*** Excerpt provided ***
In January 2019, an extensive report about nutrition recommendations was published by an international committee of scientists from around the world: Switzerland, Zimbabwe, India, Pakistan, and United States, headed by one of the renowned researchers in nutrition, Walter Willett of the Harvard University School of Public Health. Usually, such reports published by international organizations, such as the “World Health Organization“, but in this case, it’s an initiative of “Lancet Medical Journal“, which is quite rare.
The major innovation of the report lies in his scope, and the writers’ attempt to discuss other topics, besides nutritional and health issues, such as the impact of our diet on the environment, which is customarily less mentioned. In fact, despite the authors’ attempt to provide some sort of general guidelines that each person can use anywhere, they emphasize that each country needs its guidelines.
The recommendation – eat less meat, but loads of legumes
The main recommendation of the report is to eat more vegetarian ingredients than beef. It’s worth mentioning that this reform is not new. As early as 2015, the US Department of Agriculture recommends more vegetarian-based food. The report calls for large scale changes on a global magnitude to lessen the burden on the environment and health systems and to balance global consumption. This means, for example, a 50% reduction of beef consumption in some areas while raising it in others. It also recommends increasing the intake of vegetables, fruits, nuts, and legumes. According to the authors, such changes would save the lives of 11 million people every year.
The report overlapping with other UN global recommendations. For example, it is correlated with the recommendations on widespread investments in preliminary prevention of disease and disorders through promoting education methods of food consumptioning. Another way is by cultivating sustainable agriculture that contains less harmful fertilizers and reducing greenhouse emissions.
*** End of Excerpt provided ***
*** Given data ***
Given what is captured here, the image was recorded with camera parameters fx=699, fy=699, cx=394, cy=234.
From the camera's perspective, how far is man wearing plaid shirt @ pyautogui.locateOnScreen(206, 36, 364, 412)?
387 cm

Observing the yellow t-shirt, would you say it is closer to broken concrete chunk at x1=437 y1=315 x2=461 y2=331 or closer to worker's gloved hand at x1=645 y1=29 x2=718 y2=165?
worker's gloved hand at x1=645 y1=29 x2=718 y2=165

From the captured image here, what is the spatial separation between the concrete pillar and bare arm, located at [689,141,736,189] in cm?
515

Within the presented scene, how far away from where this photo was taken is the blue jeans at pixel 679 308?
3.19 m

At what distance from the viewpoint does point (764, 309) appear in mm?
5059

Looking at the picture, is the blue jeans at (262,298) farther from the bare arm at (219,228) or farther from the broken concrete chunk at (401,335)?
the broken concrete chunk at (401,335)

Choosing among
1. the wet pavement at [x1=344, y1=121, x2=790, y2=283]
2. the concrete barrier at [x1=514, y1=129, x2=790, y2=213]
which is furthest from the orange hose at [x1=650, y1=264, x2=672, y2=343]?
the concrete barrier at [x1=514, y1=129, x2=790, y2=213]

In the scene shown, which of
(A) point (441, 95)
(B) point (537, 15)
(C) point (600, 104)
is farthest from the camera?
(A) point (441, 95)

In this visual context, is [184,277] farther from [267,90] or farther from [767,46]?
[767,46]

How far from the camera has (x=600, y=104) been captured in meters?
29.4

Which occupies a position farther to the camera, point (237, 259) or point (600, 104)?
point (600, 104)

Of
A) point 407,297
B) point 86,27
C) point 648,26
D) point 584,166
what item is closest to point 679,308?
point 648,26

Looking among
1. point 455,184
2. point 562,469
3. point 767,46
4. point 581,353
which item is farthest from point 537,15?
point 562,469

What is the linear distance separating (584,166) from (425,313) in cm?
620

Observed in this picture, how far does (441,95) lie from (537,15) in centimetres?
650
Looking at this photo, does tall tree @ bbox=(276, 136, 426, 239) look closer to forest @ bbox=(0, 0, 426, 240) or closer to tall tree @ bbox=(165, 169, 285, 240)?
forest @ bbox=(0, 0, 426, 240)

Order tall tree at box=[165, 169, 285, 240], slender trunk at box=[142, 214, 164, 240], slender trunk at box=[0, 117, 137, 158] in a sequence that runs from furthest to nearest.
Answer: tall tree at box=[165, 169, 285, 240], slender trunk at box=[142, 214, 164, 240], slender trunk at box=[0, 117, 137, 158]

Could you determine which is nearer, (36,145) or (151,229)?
*** End of Given data ***
*** Given data ***
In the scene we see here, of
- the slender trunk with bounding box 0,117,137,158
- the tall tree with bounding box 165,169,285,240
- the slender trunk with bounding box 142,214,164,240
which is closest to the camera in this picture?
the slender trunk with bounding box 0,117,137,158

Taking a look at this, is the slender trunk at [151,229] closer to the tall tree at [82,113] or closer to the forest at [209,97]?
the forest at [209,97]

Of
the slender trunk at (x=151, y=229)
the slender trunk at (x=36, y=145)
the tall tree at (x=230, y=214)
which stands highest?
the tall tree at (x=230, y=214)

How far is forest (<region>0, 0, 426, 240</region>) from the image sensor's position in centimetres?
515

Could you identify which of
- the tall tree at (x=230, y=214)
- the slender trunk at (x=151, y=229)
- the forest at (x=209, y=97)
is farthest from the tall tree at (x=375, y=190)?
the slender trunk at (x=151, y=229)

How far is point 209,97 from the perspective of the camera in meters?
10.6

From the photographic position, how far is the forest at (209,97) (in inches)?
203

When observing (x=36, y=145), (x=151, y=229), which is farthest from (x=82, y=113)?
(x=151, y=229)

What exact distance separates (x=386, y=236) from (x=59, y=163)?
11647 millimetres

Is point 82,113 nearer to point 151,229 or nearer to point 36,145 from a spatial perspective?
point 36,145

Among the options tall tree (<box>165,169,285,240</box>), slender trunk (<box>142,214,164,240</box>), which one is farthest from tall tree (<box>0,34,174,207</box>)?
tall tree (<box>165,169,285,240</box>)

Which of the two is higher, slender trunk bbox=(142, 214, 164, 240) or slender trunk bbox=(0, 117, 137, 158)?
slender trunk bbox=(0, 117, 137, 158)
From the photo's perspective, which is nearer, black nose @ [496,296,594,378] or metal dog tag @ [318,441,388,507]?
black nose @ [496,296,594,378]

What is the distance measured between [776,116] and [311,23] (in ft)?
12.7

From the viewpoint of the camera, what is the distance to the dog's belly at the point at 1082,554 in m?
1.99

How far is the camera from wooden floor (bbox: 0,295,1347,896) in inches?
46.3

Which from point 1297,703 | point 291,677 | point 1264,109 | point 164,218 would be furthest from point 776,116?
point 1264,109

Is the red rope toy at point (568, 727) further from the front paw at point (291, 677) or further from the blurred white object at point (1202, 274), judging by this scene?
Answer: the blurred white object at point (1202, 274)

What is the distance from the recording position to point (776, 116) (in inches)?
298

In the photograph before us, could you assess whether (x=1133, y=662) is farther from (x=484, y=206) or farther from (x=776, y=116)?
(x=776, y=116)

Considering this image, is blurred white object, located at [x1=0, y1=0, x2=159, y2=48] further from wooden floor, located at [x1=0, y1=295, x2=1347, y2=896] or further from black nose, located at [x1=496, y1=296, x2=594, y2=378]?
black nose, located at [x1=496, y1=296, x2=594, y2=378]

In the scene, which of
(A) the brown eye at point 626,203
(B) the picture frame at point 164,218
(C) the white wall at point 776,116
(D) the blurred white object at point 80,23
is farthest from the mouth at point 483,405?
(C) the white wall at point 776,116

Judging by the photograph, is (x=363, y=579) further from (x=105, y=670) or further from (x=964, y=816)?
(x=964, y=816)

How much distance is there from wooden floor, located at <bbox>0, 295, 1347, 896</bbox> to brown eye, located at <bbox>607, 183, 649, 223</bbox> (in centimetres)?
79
*** End of Given data ***
→ What you have to do: Reproduce the piece about the nutrition report word for word, between "In January 2019, an" and "is quite rare.", inclusive.

→ Solution to the exercise:
In January 2019, an extensive report about nutrition recommendations was published by an international committee of scientists from around the world: Switzerland, Zimbabwe, India, Pakistan, and United States, headed by one of the renowned researchers in nutrition, Walter Willett of the Harvard University School of Public Health. Usually, such reports published by international organizations, such as the “World Health Organization“, but in this case, it’s an initiative of “Lancet Medical Journal“, which is quite rare.